Расширение контактов с Западной Европой на протяжении XVIII столетия и постепенное усвоение правящей элитой России западных нравов подкрепилось и укоренением западных сексуальных ценностей. В проекте Уголовного уложения, которое начали разрабатывать во времена Елизаветы Петровны в 1754 году, статья «о содомском грехе» была написана языком Библии и гораздо менее конкретно определяла это преступление для гражданских лиц, чем это было в воинском законодательстве. В остальном, как и в петровском воинском уставе, статья различала акты по согласию и те, которые были совершены с применением насилия[317]. Этот проект, очевидно, был попыткой перенести на светское общество военное стремление сохранить иерархии и преподать его в узнаваемом религиозном контексте как моральную норму. Проект Уголовного уложения Российской империи 1813 года содержал еще более эвфемистичную формулировку, запрещавшую «противоестественное стыдодеяние»[318]. Язык этого проекта закона отражал моралистическую боязнь характеризовать преступление более ясными словами (из-за распространенной убежденности правителей, что описание «мужеложства» послужит лишь распространению порока). Данный проект также сохранял и даже усиливал религиозную подоплеку наказания, впервые прозвучавшую в проекте 1754 года. Проект Уголовного уложения 1813 года, помимо уголовного наказания (зависевшего от социального статуса преступника), предлагал обязывать совершивших злодеяние приносить «публичное церковное покаяние». Привлечение Церкви к моральному искуплению сексуальных преступлений совпало с расширением обязанностей Русской православной церкви по контролю за личными и семейными делами в эпоху реакции посленаполеоновских времен[319]. Когда в 1835 году новый свод уголовных законов был наконец введен (заменив предыдущий свод законов, которому было уже 186 лет), мужеложство было запрещено и для гражданских лиц. В этом и в пришедшем ему на смену Уложении о наказаниях уголовных и исправительных 1845 года требование о том, чтобы православные верующие искали покаяния за мужеложство, укрепляло связь между религией и моралью, намеченную в предшествующих проектах. Добровольное мужеложство каралось ссылкой в Сибирь (позднее эта статья стала основой статьи 995 Уголовного уложения). Мужеложство, сопровождаемое насилием, использованием служебного положения или совершенное над несовершеннолетними, наказывалось ссылкой, сопряженной с каторжной работой (статья 996).

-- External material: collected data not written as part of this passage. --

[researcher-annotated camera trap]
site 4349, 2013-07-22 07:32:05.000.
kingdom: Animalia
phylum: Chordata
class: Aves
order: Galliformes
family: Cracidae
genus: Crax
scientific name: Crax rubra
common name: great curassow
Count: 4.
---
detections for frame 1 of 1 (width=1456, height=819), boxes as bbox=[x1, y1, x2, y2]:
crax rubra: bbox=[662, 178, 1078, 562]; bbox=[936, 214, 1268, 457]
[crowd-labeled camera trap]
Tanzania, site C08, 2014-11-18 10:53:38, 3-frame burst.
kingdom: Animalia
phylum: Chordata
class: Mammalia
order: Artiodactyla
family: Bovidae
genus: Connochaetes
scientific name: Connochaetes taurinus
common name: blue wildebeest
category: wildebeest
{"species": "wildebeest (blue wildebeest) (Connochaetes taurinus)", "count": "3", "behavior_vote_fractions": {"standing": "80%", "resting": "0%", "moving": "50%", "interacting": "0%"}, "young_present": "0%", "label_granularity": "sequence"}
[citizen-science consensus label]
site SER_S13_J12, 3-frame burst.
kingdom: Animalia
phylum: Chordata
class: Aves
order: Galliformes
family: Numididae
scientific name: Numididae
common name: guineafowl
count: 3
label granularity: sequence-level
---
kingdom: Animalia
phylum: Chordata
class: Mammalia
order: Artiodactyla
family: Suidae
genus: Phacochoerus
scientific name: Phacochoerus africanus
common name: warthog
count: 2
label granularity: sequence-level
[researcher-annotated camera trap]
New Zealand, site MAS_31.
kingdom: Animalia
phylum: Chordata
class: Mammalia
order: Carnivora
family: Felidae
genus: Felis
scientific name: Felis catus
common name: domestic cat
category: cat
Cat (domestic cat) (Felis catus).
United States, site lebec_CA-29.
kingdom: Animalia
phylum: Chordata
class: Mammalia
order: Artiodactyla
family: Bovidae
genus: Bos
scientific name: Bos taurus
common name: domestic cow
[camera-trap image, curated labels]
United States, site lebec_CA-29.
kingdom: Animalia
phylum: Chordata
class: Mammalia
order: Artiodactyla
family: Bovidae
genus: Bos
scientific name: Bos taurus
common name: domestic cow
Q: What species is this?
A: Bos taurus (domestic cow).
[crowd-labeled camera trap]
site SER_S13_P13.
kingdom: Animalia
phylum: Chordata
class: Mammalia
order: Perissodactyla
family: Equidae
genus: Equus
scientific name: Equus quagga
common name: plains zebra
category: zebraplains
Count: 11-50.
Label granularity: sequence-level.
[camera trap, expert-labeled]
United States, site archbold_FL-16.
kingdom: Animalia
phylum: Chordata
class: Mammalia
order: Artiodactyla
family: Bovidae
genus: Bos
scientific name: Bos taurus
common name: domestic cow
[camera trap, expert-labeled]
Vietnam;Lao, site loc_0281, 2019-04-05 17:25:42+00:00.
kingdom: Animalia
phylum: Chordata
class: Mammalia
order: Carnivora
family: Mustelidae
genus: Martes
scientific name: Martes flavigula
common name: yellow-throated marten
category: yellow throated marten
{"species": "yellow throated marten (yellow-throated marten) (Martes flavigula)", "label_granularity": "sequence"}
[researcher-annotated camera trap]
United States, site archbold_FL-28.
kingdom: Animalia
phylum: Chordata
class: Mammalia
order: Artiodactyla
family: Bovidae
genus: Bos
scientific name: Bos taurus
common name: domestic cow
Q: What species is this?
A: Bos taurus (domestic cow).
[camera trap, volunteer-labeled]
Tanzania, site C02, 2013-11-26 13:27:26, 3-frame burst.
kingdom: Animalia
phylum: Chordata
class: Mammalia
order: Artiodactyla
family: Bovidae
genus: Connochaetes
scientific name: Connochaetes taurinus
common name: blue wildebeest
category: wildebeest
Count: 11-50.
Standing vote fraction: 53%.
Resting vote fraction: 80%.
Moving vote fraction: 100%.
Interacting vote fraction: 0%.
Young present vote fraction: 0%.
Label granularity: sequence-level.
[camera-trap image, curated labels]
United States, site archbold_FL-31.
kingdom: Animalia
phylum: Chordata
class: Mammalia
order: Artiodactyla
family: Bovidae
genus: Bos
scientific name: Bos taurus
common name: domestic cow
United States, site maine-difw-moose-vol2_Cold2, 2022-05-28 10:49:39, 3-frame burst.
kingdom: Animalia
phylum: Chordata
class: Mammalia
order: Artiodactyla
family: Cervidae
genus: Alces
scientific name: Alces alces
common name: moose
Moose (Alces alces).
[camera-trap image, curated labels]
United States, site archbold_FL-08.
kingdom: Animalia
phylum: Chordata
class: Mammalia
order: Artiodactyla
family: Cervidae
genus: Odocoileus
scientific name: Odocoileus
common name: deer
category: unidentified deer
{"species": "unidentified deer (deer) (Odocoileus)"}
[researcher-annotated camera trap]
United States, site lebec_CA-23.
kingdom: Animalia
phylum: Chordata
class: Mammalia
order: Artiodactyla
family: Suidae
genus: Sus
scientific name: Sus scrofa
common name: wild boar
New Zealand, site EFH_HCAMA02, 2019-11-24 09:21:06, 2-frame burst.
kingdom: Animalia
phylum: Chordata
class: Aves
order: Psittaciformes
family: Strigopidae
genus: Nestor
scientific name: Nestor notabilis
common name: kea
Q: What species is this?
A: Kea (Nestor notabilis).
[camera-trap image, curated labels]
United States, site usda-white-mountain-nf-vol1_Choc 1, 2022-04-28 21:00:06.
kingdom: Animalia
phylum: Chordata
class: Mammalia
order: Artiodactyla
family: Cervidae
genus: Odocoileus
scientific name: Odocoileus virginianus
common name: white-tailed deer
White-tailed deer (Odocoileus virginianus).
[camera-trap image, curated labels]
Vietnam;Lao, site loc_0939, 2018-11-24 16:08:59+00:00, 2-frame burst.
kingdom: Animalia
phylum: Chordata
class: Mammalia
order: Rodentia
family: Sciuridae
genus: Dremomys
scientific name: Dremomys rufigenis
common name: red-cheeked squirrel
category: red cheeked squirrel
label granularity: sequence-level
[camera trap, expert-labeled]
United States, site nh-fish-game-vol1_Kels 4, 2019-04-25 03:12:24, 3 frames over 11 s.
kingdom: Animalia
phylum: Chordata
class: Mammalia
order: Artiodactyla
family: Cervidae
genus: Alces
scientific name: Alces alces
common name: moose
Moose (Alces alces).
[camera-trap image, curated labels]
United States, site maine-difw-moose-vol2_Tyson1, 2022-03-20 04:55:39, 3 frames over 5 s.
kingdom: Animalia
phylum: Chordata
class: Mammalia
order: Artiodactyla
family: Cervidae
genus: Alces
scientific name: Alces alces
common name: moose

Это законодательство, действовавшее до 1917 года, расширило государственное регулирование однополых мужских отношений с вооруженных сил до морального и социального контроля общества в целом[320].

Растущая озабоченность государства порядком в обществе также нашла отражение во введении в 1843 году надзора за женской (гетеросексуальной) проституцией. Эта мера, которая в последующие десятилетия активно развивалась, подчинила медицинскую экспертизу полицейским функциям контроля. Проститутки с лицензиями («желтыми билетами») имели право практиковать свое ремесло только при условии регулярного осмотра врачами городских «врачебно-полицейских комитетов»[321]. Сосредотачивая внимание только на публичных женщинах, городские врачебно-полицейские комитеты под руководством Министерства внутренних дел вплоть до революции 1917 года осуществляли систематизированный надзор за девиантной сексуальностью в российском государстве. Медицинский подход к однополым эротическим отношениям в российской науке берет начало с момента, когда врачебно-полицейские функции распространились на более широкие области, чем контроль за проституцией.